[What to produce] Recast the listing below as a numbered list, beginning at its start and running through the line containing "B6.5 flare: (130, 317)", with blank lines omitted. Leave the pictures out.

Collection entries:

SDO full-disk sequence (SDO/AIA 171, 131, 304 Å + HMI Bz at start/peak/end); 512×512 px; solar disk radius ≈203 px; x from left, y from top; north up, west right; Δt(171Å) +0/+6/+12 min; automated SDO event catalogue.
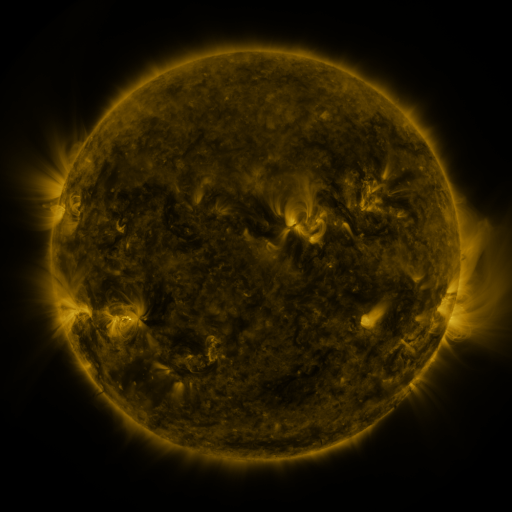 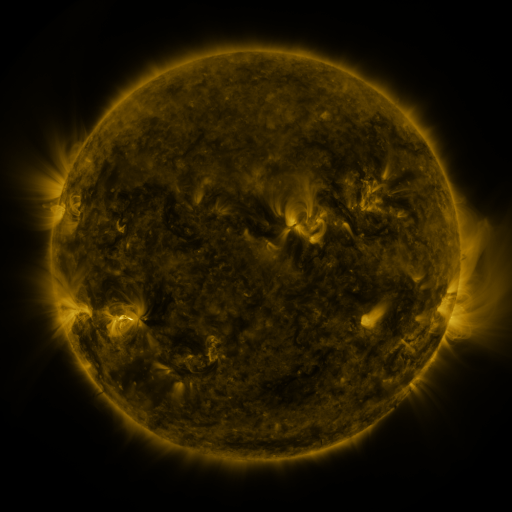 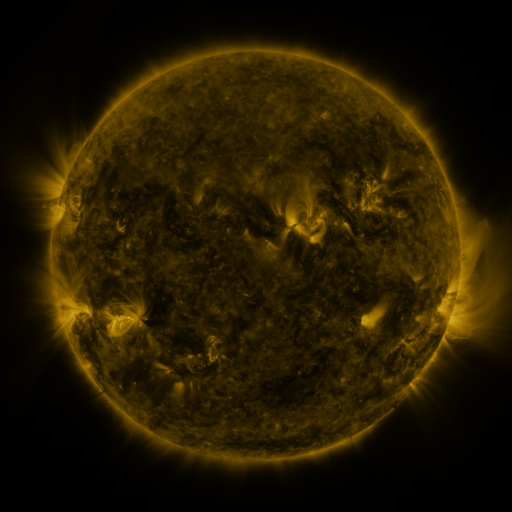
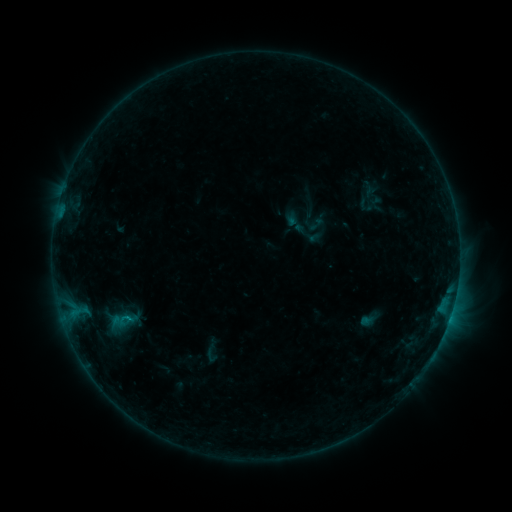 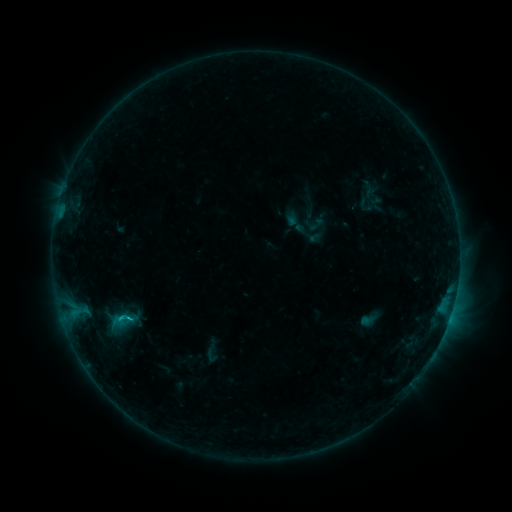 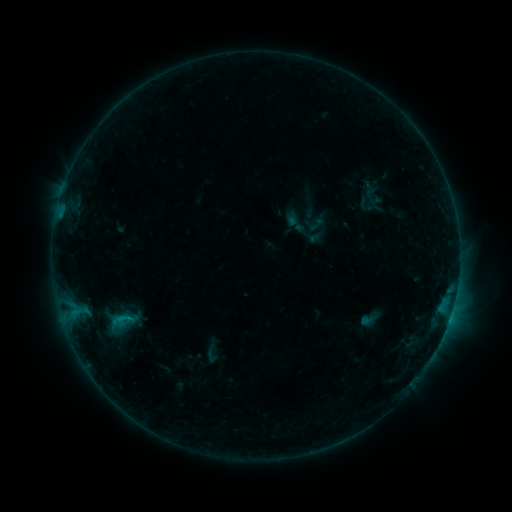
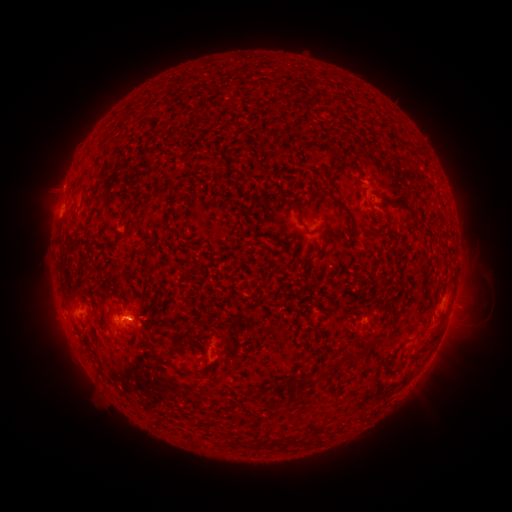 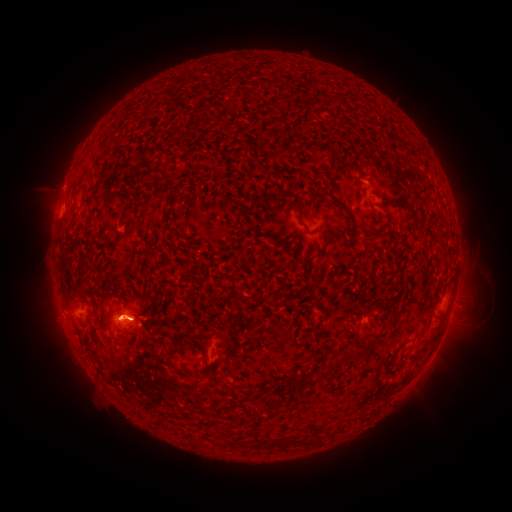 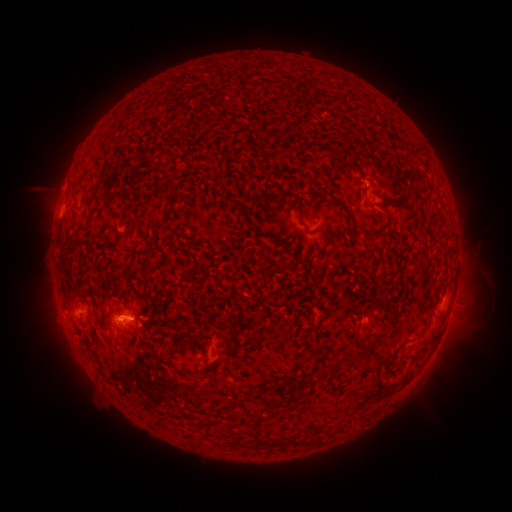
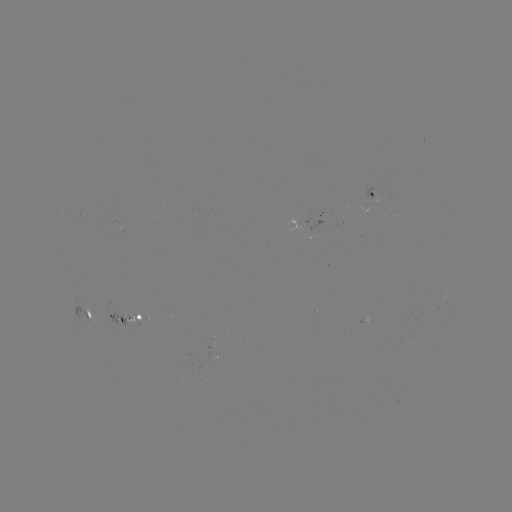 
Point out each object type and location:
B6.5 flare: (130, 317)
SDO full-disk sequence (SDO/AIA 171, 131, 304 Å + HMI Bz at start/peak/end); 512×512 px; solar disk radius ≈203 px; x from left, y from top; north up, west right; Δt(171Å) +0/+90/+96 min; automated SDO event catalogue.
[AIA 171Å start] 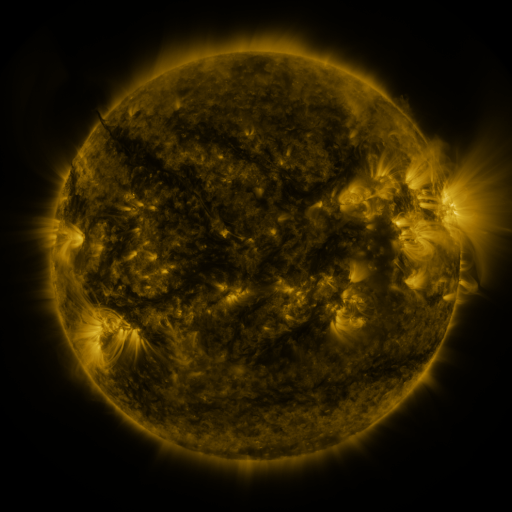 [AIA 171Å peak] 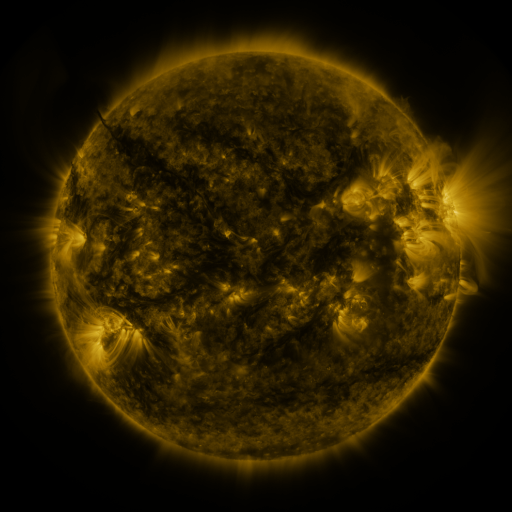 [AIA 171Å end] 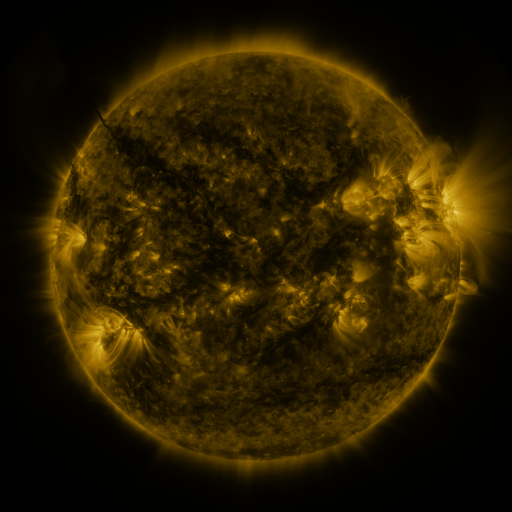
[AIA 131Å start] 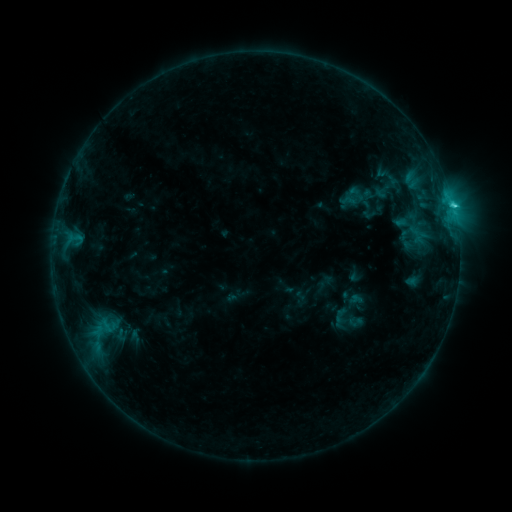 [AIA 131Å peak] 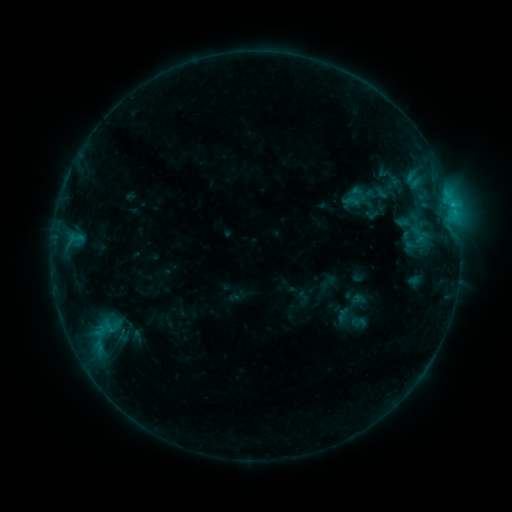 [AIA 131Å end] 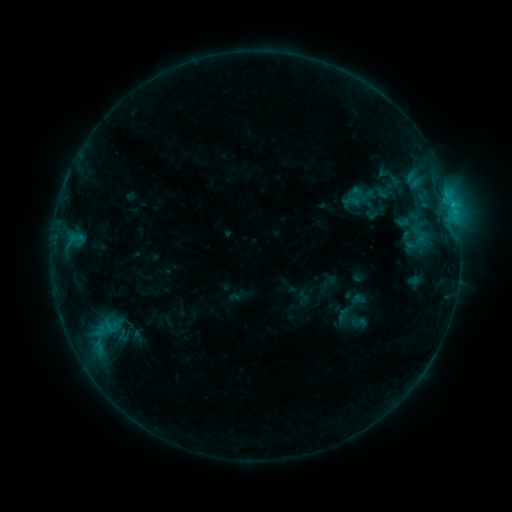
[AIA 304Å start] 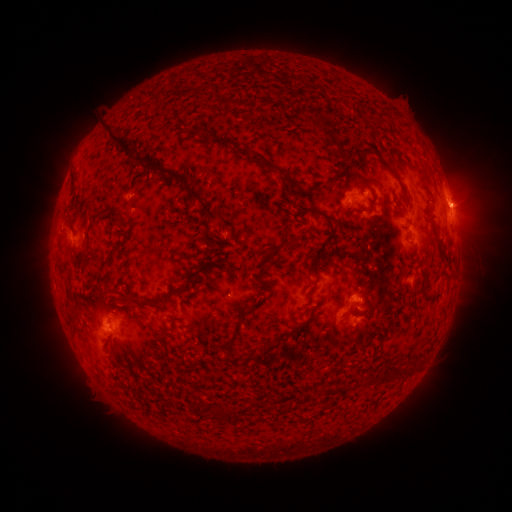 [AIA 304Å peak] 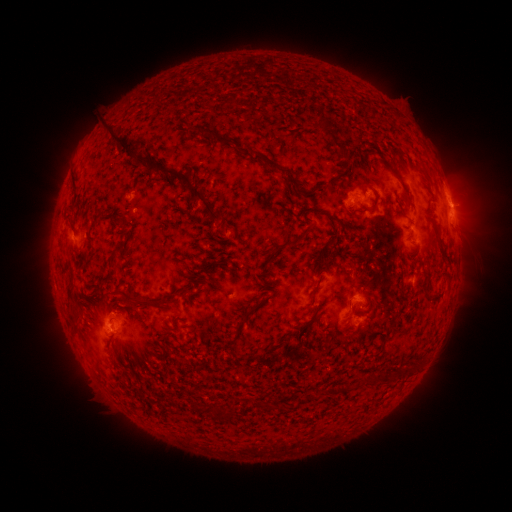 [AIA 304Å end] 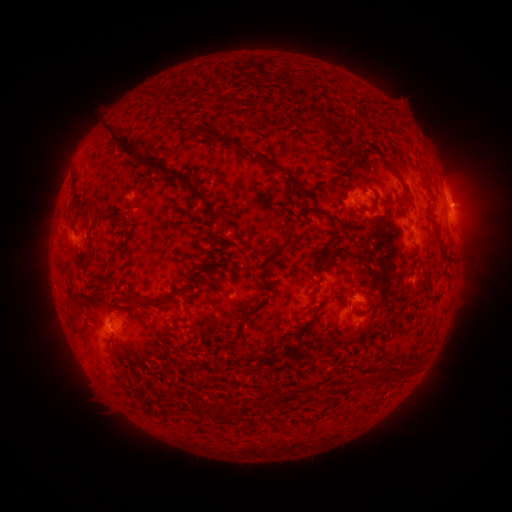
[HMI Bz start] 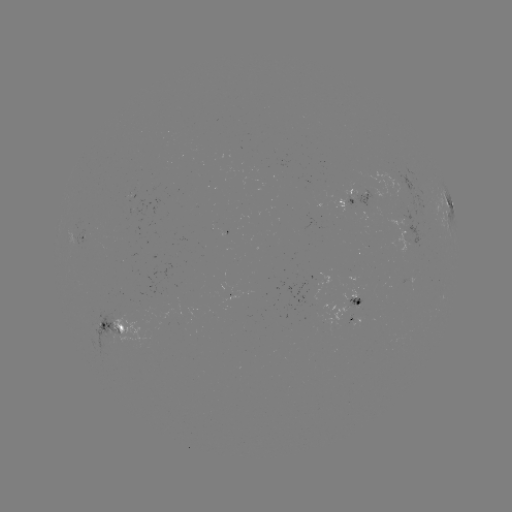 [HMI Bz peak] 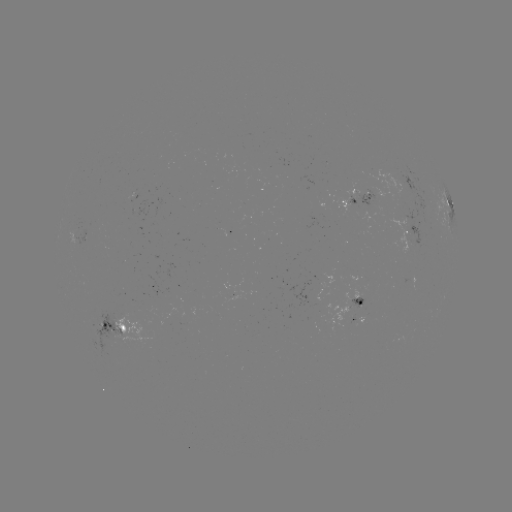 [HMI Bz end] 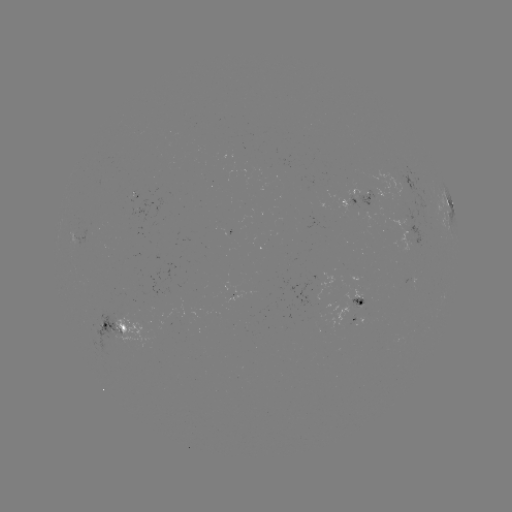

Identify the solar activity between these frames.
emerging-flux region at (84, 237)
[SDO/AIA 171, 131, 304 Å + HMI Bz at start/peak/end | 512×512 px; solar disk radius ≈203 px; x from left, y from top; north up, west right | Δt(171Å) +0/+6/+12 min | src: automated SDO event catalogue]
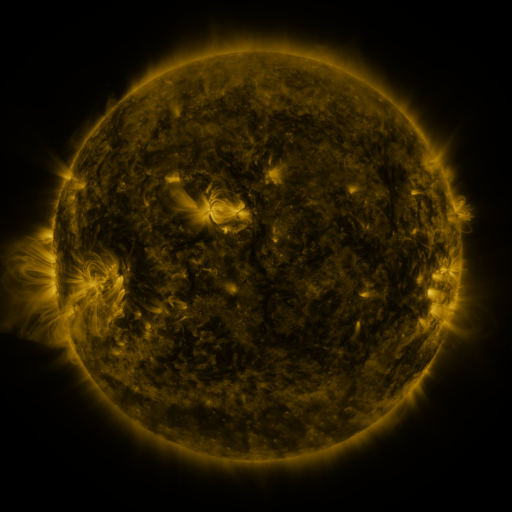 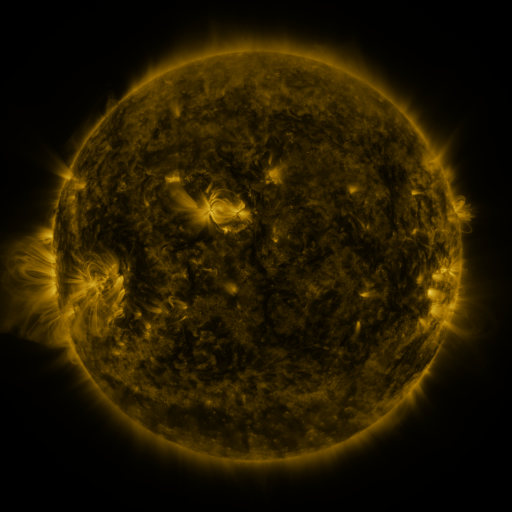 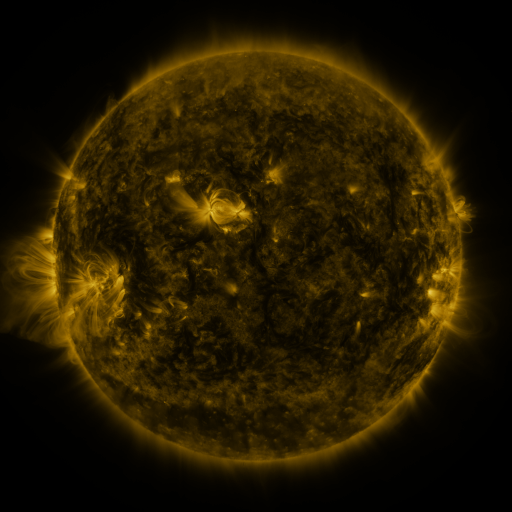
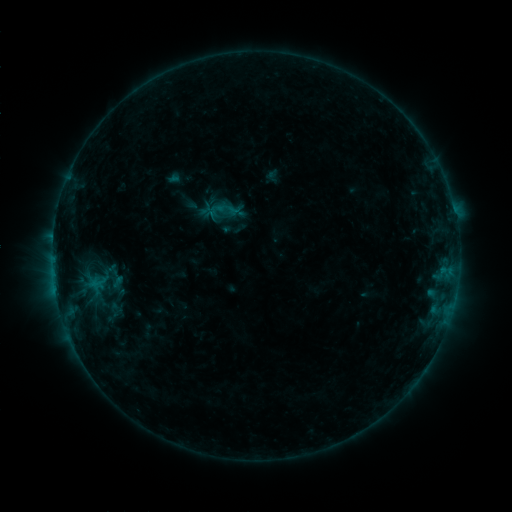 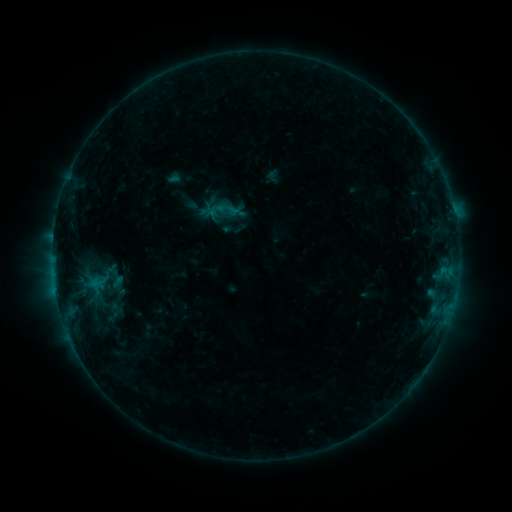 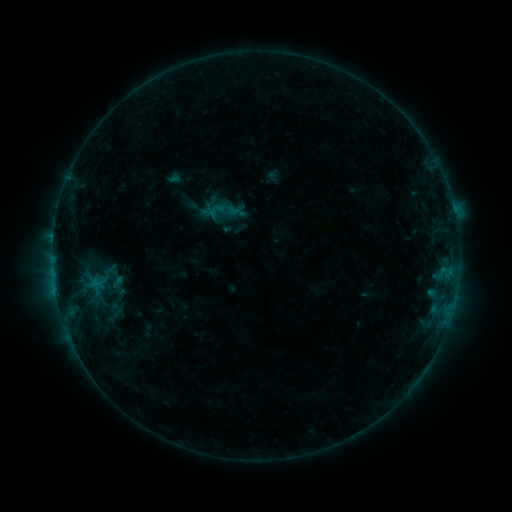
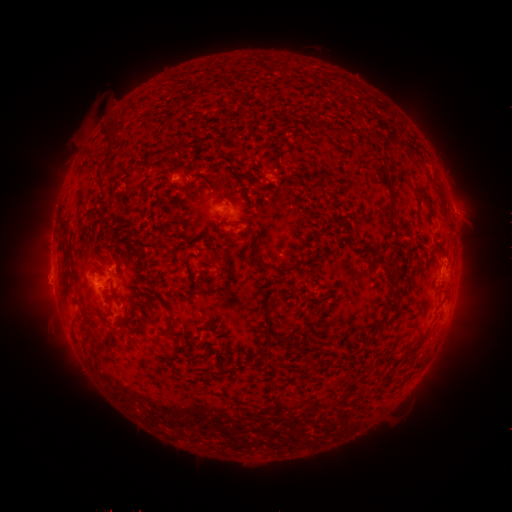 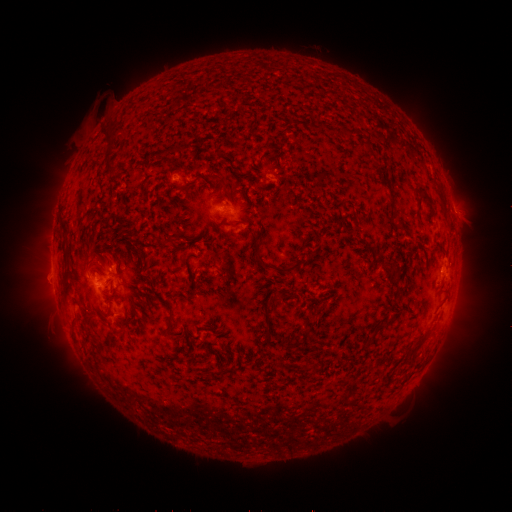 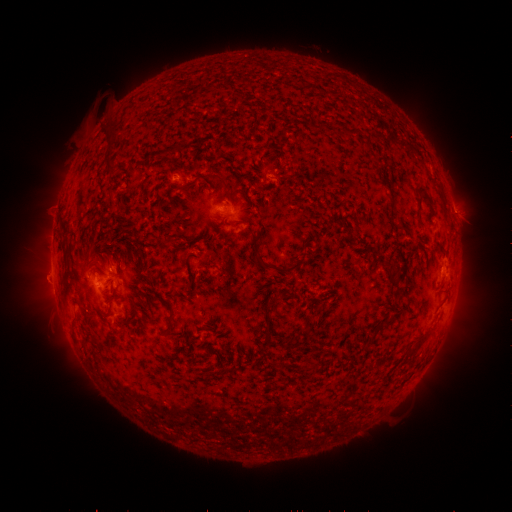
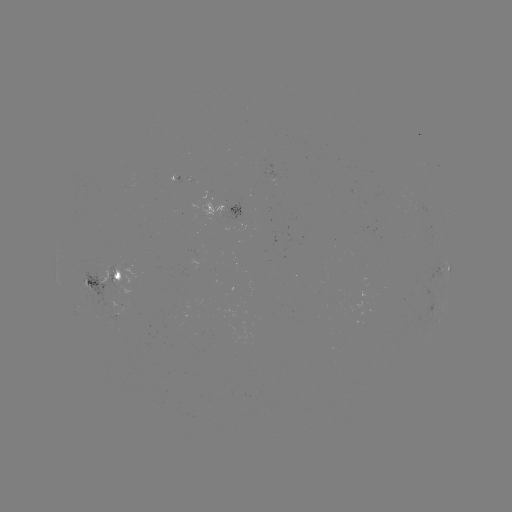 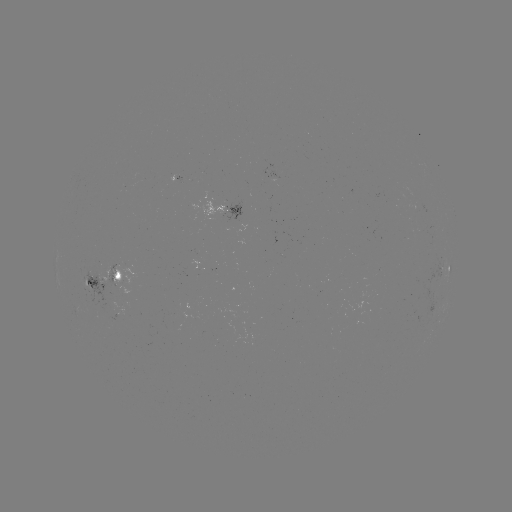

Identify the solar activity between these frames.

[Finished exercise]
1. SDO full-disk sequence (SDO/AIA 171, 131, 304 Å + HMI Bz at start/peak/end); 512×512 px; solar disk radius ≈203 px; x from left, y from top; north up, west right; Δt(171Å) +0/+6/+12 min; automated SDO event catalogue.
2. Point out each object type and location:
3. B6.5 flare: (130, 317)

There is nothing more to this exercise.